Roaming Mantis malware on the loose in Asia
Cybersecurity firm suspects a cybercriminal group looking for financial gain is behind the attack
More than 150 Asian attacks by Roaming Mantis, a new Android malware that steals user information, have been detected.
The malware, identified by researchers of cybersecurity firm Kaspersky Lab, gives attackers full control over the compromised Android device.
Between February and April 2018, researchers found the malware in more than 150 user networks, mainly in South Korea, Bangladesh and Japan, but there are likely many more victims.
Researchers believe that a cybercriminal group looking for financial gain is behind the operation.
“The story was recently reported in the Japanese media, but once we did a little more research, we found that the threat does not originate there,” said Vitaly Kamluk, director of global research analysis for Asia-Pacific. “In fact, we found a number of clues that the attacker behind this threat speaks either Chinese or Korean. Further, the majority of victims were not located in Japan either. Roaming Mantis seems to be focusing mainly on Korea, and Japan appears to have been a kind of collateral damage.”
While Kaspersky Lab’s detection data uncovered about 150 targets, further analysis revealed thousands of connections hitting the attackers’ command and control servers on a daily basis, pointing to a far larger scale of attack.
The design of the Roaming Mantis malware shows that it’s intended for wider distribution across Asia. Among other things, it supports four languages: Korean, simplified Chinese, Japanese and English.
The artefacts gathered, however, suggest that the threat actors behind the attacks are familiar mostly with Korean and simplified Chinese.
Kaspersky Lab’s findings indicate that the attackers behind the malware seek out vulnerable routers for compromise, then distribute the malware through a simple yet effective trick of hijacking the DNS settings of those infected routers.
The method of router compromise remains unknown. Once the DNS is successfully hijacked, any attempt by users to access any website leads them to a genuine-looking URL with forged content coming from the attackers’ server.
This includes the request: “To better experience the browsing, update to the latest chrome version.” Clicking on the link initiates the installation of a Trojanised application named either facebook.apk or chrome.apk, which contains the attackers’ Android back door.

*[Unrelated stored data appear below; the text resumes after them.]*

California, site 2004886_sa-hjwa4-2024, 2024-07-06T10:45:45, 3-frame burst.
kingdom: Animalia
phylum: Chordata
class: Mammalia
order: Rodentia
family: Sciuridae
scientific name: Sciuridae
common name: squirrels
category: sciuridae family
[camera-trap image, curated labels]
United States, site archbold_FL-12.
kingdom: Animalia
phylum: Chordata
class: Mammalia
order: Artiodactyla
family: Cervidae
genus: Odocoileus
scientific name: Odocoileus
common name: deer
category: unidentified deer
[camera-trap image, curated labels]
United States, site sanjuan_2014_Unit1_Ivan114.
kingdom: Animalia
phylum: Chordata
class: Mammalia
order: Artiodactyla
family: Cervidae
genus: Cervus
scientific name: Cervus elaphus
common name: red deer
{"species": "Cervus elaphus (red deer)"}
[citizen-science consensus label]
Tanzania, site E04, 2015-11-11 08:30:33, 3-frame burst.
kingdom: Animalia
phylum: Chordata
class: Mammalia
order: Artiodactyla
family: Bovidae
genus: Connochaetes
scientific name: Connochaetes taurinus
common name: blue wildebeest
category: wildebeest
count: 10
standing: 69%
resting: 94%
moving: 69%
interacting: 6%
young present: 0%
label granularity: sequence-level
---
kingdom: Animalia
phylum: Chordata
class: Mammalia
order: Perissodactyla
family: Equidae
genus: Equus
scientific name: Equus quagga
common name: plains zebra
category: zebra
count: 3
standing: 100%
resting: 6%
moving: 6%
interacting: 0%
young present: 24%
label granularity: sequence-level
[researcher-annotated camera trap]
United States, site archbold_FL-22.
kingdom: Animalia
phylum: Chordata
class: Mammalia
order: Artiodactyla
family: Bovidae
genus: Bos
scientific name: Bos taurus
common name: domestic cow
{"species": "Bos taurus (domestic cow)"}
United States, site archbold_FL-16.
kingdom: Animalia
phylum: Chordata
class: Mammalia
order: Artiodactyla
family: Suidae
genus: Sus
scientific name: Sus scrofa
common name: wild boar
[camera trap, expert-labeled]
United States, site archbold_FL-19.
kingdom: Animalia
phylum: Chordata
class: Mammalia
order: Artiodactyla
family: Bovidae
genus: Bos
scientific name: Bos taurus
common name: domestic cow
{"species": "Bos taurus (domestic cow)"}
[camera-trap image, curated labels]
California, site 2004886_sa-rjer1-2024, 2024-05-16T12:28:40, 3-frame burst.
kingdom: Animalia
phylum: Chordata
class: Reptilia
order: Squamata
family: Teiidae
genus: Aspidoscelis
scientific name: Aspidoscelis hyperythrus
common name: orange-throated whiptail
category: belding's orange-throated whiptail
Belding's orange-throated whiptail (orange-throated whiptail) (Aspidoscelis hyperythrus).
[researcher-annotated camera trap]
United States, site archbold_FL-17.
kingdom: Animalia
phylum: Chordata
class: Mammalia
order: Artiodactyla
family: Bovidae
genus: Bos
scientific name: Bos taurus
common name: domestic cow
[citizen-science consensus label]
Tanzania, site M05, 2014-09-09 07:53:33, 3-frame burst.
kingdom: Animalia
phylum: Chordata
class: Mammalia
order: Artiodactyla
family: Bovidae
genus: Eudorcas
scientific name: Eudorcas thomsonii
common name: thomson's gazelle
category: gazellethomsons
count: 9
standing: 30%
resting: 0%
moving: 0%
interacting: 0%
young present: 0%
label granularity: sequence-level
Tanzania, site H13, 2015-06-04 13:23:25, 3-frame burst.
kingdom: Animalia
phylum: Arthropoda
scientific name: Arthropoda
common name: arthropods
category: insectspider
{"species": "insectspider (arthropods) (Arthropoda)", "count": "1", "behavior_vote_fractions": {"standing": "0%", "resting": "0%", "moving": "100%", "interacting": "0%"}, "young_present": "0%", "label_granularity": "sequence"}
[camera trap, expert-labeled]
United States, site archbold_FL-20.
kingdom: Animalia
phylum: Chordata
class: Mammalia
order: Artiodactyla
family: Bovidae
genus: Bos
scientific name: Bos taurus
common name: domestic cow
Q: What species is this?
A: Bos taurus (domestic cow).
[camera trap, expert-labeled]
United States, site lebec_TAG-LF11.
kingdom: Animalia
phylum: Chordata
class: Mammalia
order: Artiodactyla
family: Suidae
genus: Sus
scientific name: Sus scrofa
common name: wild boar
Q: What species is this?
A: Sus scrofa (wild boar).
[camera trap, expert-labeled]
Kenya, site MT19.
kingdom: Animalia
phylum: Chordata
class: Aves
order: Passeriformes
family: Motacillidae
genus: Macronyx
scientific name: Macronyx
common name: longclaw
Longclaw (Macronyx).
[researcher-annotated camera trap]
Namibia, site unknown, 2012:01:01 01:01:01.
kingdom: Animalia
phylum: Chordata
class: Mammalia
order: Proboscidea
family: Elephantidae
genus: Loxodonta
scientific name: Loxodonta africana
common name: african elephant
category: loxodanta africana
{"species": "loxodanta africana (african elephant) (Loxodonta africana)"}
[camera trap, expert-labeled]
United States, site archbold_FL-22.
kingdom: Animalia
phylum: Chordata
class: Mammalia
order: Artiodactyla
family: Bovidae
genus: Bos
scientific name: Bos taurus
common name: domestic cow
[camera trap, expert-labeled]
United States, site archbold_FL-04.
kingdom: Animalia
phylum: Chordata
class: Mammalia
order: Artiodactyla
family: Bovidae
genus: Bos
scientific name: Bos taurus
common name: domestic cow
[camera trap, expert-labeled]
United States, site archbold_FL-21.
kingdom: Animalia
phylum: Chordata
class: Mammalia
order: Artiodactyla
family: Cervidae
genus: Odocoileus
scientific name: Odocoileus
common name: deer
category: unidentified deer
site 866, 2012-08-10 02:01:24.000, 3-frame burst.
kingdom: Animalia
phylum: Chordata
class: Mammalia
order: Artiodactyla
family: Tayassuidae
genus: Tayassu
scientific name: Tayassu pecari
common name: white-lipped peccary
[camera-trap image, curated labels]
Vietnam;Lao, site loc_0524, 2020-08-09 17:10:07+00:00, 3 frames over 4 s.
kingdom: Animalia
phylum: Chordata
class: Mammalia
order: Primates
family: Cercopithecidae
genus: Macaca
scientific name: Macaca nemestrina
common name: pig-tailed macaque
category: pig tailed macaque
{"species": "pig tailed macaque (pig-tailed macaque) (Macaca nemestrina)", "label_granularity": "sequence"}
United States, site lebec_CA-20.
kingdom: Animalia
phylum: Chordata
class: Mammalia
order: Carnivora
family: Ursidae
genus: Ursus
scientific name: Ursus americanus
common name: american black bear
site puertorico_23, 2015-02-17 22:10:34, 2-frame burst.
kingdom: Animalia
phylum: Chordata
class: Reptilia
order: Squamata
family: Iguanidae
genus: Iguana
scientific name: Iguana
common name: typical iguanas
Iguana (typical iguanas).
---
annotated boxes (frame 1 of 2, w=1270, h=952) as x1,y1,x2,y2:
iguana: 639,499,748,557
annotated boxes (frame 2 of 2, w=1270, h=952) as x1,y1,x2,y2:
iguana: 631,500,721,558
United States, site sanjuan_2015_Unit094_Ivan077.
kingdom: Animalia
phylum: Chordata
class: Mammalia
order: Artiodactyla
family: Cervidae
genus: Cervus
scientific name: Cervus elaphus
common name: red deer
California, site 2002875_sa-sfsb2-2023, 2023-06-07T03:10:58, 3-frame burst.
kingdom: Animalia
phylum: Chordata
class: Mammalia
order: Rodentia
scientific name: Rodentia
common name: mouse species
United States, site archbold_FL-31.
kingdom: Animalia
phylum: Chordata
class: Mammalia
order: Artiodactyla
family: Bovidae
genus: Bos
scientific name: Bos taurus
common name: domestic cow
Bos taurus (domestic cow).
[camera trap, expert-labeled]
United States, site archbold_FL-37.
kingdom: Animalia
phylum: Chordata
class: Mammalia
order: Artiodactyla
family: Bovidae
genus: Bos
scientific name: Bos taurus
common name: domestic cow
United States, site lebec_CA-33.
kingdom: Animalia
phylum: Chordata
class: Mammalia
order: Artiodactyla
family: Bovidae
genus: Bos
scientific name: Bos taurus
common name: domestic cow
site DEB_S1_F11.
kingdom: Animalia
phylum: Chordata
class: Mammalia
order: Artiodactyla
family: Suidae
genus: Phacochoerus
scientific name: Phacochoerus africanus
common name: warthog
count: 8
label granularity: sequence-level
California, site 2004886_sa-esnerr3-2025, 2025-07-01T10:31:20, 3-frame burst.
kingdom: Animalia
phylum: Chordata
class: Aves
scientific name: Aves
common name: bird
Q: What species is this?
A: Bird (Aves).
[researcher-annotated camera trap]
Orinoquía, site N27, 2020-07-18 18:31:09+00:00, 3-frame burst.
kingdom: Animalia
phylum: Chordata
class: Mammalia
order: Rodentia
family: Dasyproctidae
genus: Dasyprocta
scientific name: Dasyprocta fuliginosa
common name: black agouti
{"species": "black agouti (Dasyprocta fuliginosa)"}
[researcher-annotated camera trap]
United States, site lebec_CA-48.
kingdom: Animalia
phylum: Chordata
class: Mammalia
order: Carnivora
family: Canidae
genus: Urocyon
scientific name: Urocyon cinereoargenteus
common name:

The Roaming Mantis malware checks to see if the device is rooted and requests permission to be notified of any communications or browsing activity undertaken by the user. It can also collect a wide range of data, including credentials for two-factor authentication.
Researchers found that some of the malware code includes references to mobile banking and game apps.
In order to protect their internet connection from the infection, users should refer to their router’s user manual to verify that the DNS settings haven’t been tampered with, or contact the ISP for support. They should then change the default login and password for the admin web interface of the router.
Users should never install router firmware from third-party sources, and they should avoid using third-party repositories for Android devices.
Lastly, users should regularly update the router’s firmware from the official source to add another layer of security.